Conversely, when he had traveled into southern Africa, with out passports or documents, when he doffed the tailored suits and handmade shoes, and wore the open sandals and blankets of tribesmen in order to reach a stranded party of escapees, he returned to Cairo quickened, tense with wakefulness. The whites of his eyes were always shot with red lines, and his attention was abstracted with what he had seen, and where he had been.

He was hardly in the house before he would pick up the telephone.

“Are you free this evening? Come over. My wife will cook her famous Afro-American food. We'll drink and eat. Come.”

The invitation would be repeated several times before he would ask if I had something I could prepare in a hurry. Invitees would troop into the apartment, eat and drink copiously talk loudly with each other and leave. Occasionally during the gatherings, David DuBois and I would find a quiet corner and talk about our folks back home.

David's journalistic assignments involved all of Europe, Africa and Asia, and marriage had broadened my interests to include the mercurial politics of those areas as well. However, while the conversations around us swelled with concern over Goa and India, Tshombe and the Belgian-owned Union Minière, the Lebanon and Middle East crisis, we wondered how the black parents in America could let their little children walk between rows of cursing, spitting white women and men, en route to school? What would happen to the children's minds when uninformed police sicked dogs on them just because they wanted to get to class?

At a certain point, we always stopped the self-pitying and reassured ourselves that our people would survive. Look what we had done already.

David and I would begin to hum softly, one of the old spirituals. (He always insisted on starting with his favorite, “Glory, Glory, Hallelujah, When I Lay My Burden Down.”)

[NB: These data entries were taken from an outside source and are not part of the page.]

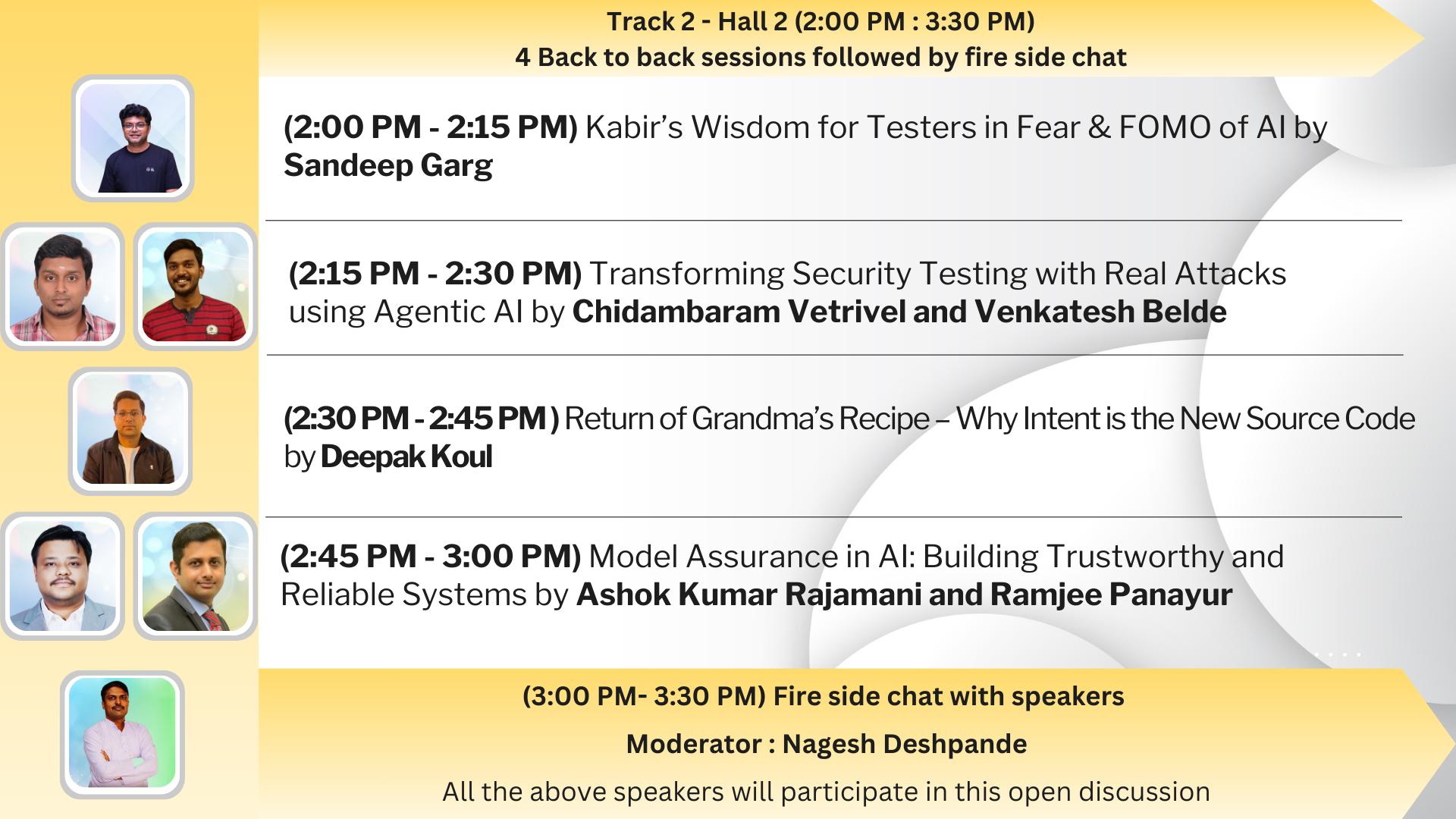 Track 2 - Hall 2 (2:00 PM : 3:30 PM)
4 Back to back sessions followed by fire side chat

(2:00 PM - 2:15 PM) Kabir's Wisdom for Testers in Fear & FOMO of AI by Sandeep Garg

(2:15 PM - 2:30 PM) Transforming Security Testing with Real Attacks using Agentic AI by Chidambaram Vetrivel and Venkatesh Belde

(2:30 PM - 2:45 PM ) Return of Grandma's Recipe – Why Intent is the New Source Code by Deepak Koul

(2:45 PM - 3:00 PM) Model Assurance in AI: Building Trustworthy and Reliable Systems by Ashok Kumar Rajamani and Ramjee Panayur

(3:00 PM- 3:30 PM) Fire side chat with speakers

Moderator : Nagesh Deshpande

All the above speakers will participate in this open discussion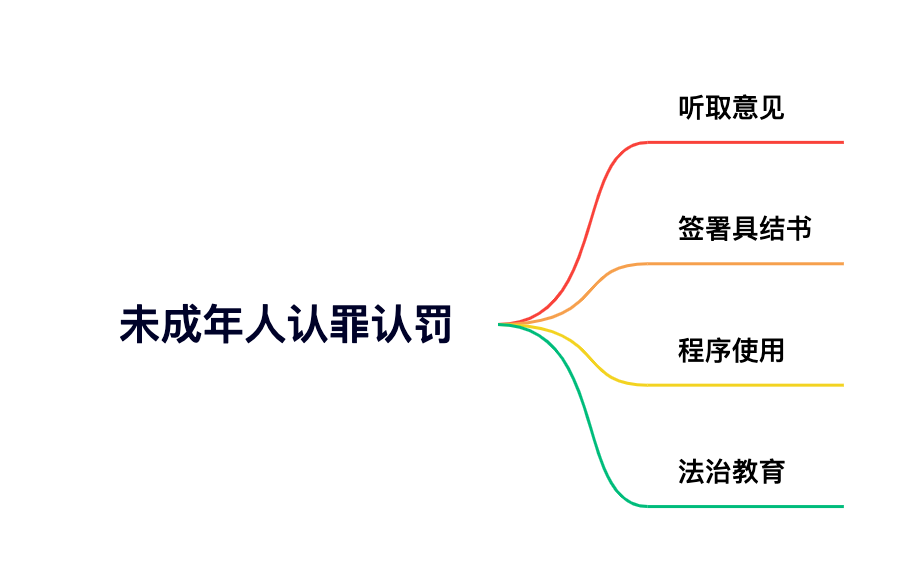 未成年人认罪认罚

听取意见

签署具结书

程序使用

法治教育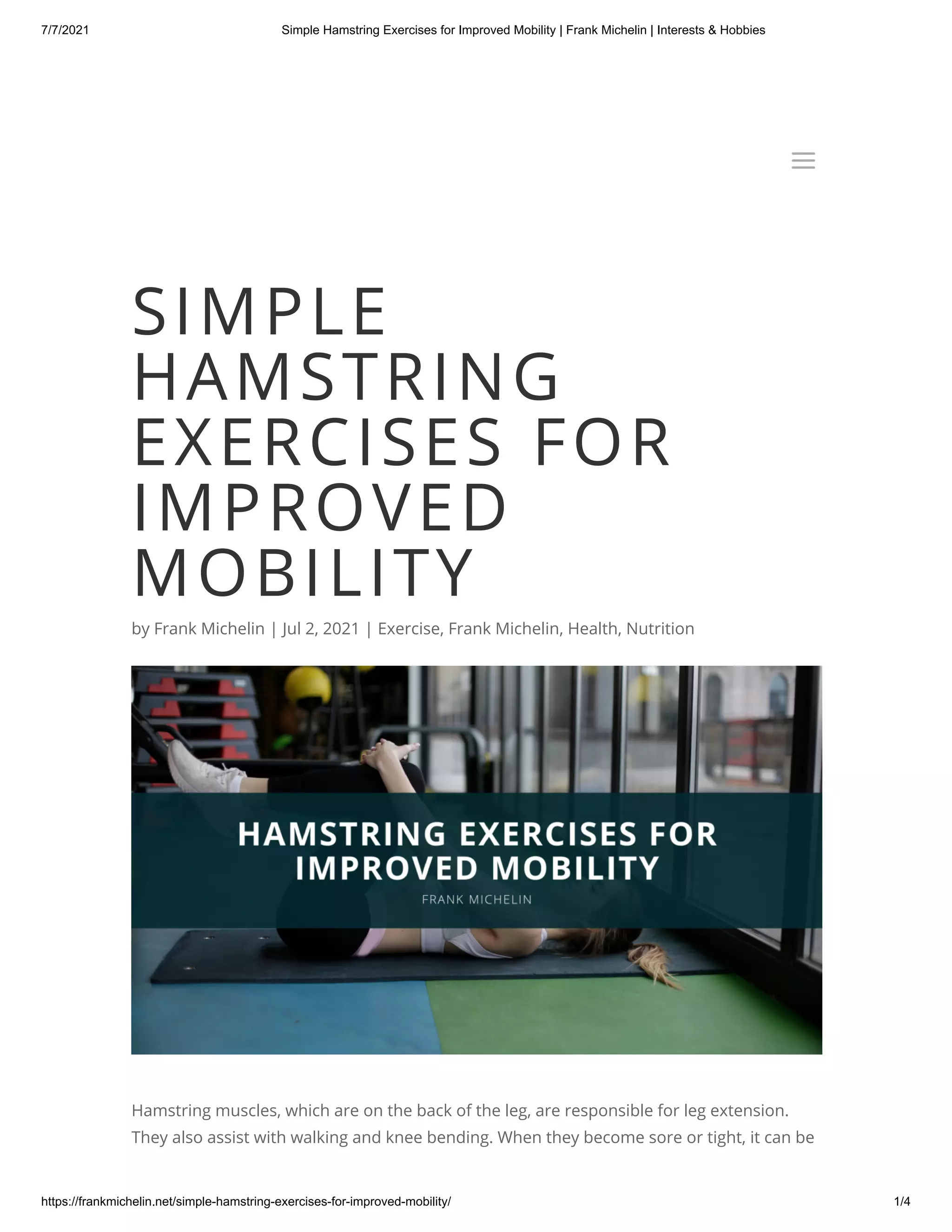 7/7/2021 Simple Hamstring Exercises for Improved Mobility | Frank Michelin | Interests & Hobbies

SIMPLE HAMSTRING EXERCISES FOR IMPROVED MOBILITY

by Frank Michelin | Jul 2, 2021 | Exercise, Frank Michelin, Health, Nutrition

HAMSTRING EXERCISES FOR IMPROVED MOBILITY
FRANK MICHELIN

Hamstring muscles, which are on the back of the leg, are responsible for leg extension. They also assist with walking and knee bending. When they become sore or tight, it can be

https://frankmichelin.net/simple-hamstring-exercises-for-improved-mobility/ 1/4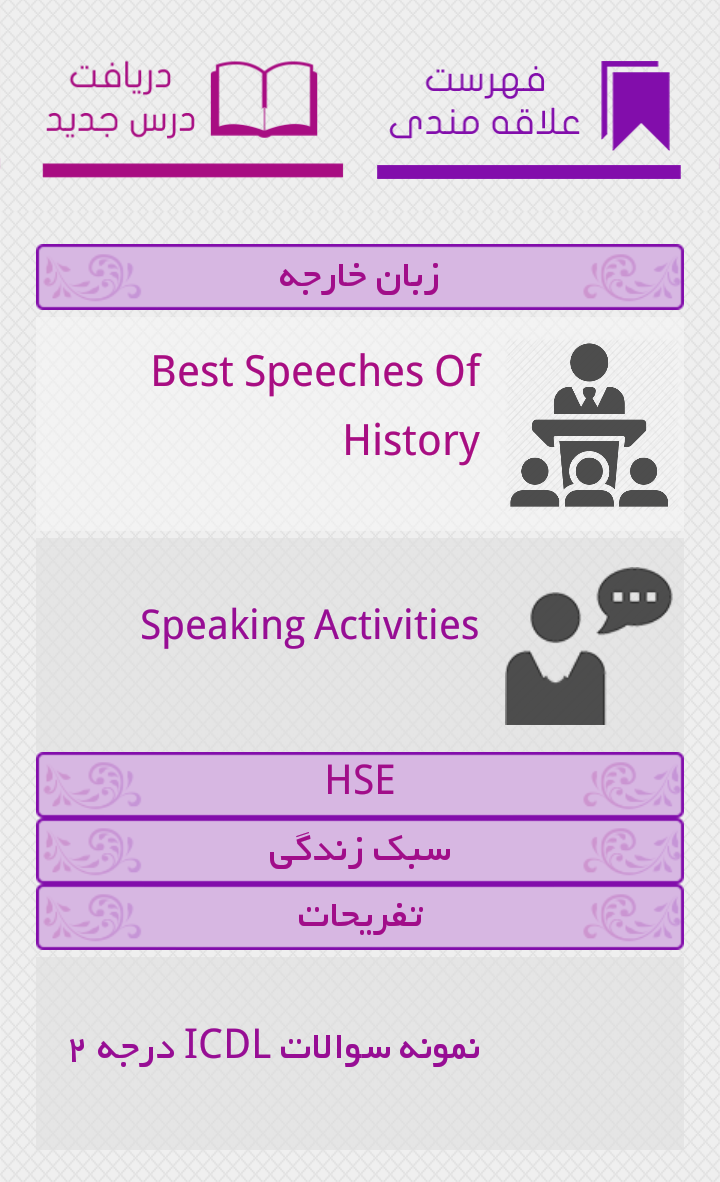 فهرست
علاقه مندی

دریافت
درس جدید

زبان خارجه

Best Speeches Of History

Speaking Activities

HSE

سبک زندگی

تفریحات

نمونه سوالات ICDL درجه ۲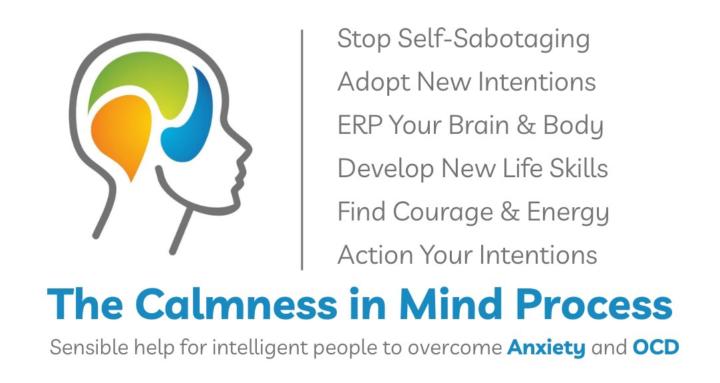 Stop Self-Sabotaging
Adopt New Intentions
ERP Your Brain & Body
Develop New Life Skills
Find Courage & Energy
Action Your Intentions

The Calmness in Mind Process

Sensible help for intelligent people to overcome Anxiety and OCD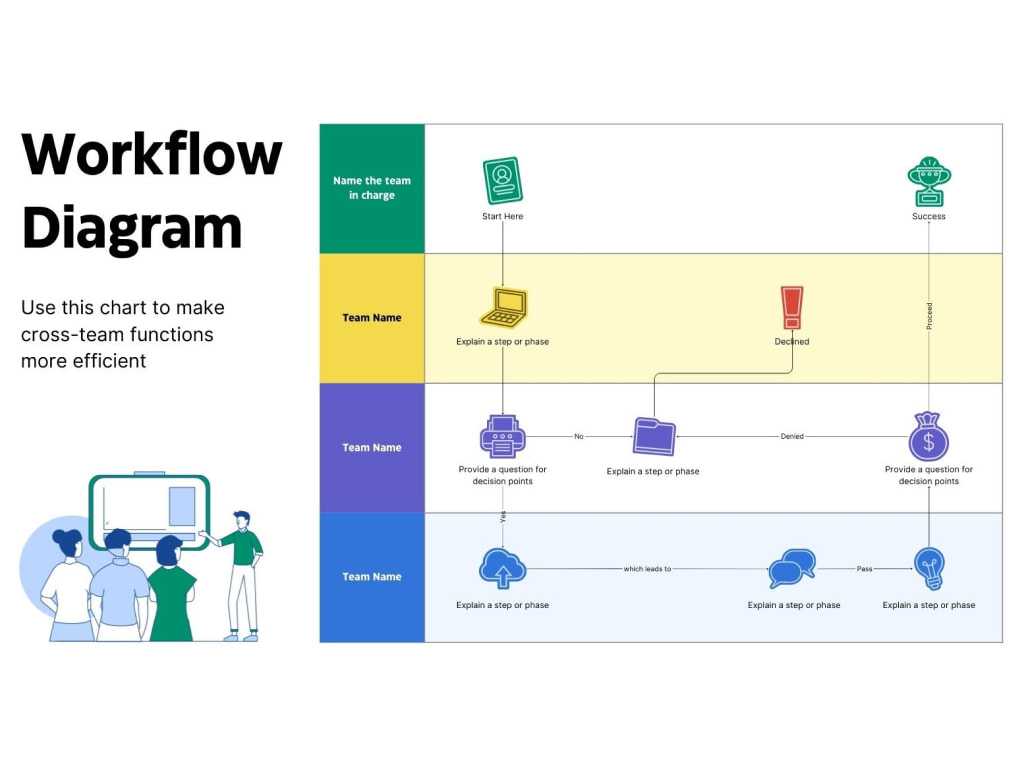 Workflow Diagram

Use this chart to make cross-team functions more efficient

Name the team in charge

Start Here

Success

Team Name

Explain a step or phase

Declined

Proceed

Team Name

Provide a question for decision points

No

Explain a step or phase

Denied

Provide a question for decision points

Yes

Team Name

Explain a step or phase

which leads to

Explain a step or phase

Pass

Explain a step or phase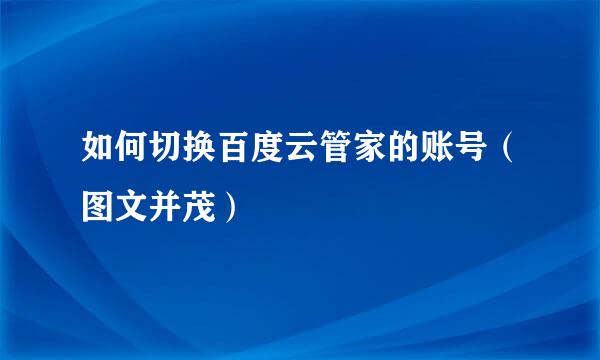 如何切换百度云管家的账号（图文并茂）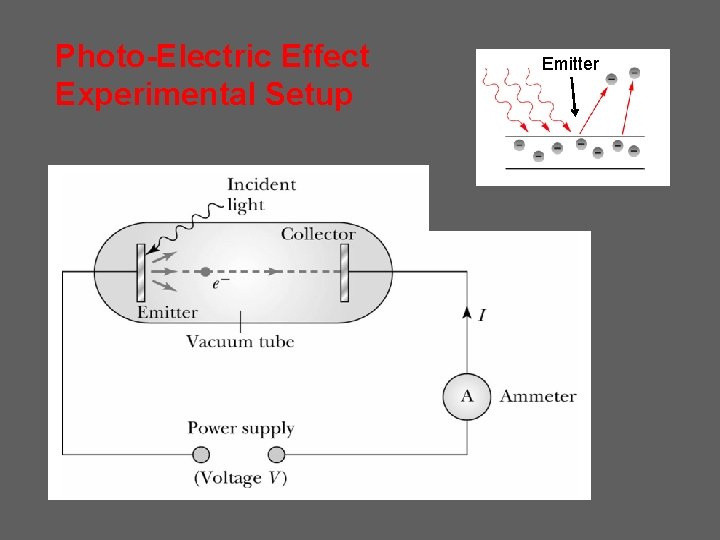 Photo-Electric Effect
Experimental Setup

Emitter

Incident light

Collector

$e^-$

Emitter

Vacuum tube

$I$

A

Ammeter

Power supply

(Voltage $V$)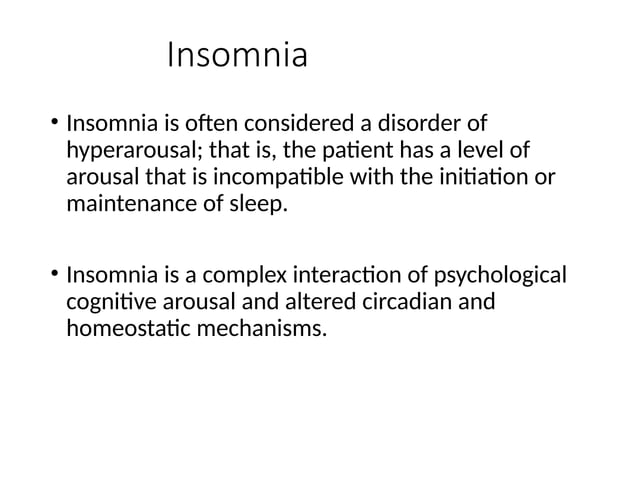 Insomnia

• Insomnia is often considered a disorder of hyperarousal; that is, the patient has a level of arousal that is incompatible with the initiation or maintenance of sleep.

• Insomnia is a complex interaction of psychological cognitive arousal and altered circadian and homeostatic mechanisms.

Surely exhibitionism was a part of our decision to sing in a room of talkers, but a deeper motivation was also present. The lyrics and melody had the power to transport us back into a womblike familiarity. Admittedly, Africa was our place of genesis, long, long ago, but more recent, and more dearly known were the sounds of black America. When David and I lifted the song, diplomats and politicians, women on the make, and men on the run, freeloaders and revolutionaries, stopped haranguing, flirting, jibing, imploring, pontificating, explaining, and turned to listen. First halfheartedly, informed by the knowledge that we were airing melodies written by the last large group of people enslaved on the planet, courtesy forced them to attend. After a few verses, the music made its own demands. They could not remain ignorant of its remarkable humanity. I could not read their minds, but their faces were wide open with allegiance to our songs. Vus, conscious of their attentiveness, paid tribute to our survival and by joining in helped David and me to reestablish for ourselves a connection to a bitter, beautiful past.

CHAPTER 16

Omanadia came to the balcony on a lovely summer afternoon.

“Madame?”

I had arisen from a nap in the cool bedroom. I felt refreshed and indulgent. “Yes, Omanadia?” She could not have the rest of the day off, if that was what she wanted. I needed a little more pampering.

“Madame, I stopped the rug man again. You were sleeping.”

“What rug man?” I was awake, but slow.

“The man collecting for the rugs. He hasn't been paid for two months. And the two furniture collectors.” She laughed roguishly. “The other maids down the street tell me when they're on Ahmet Hishmat, so I don't open the door.”

Because of her age and sharp tongue, Omanadia was the bane and the pet of shopkeepers, younger servants and doormen. She knew all the gossip and most of the facts concerning people in our neighborhood.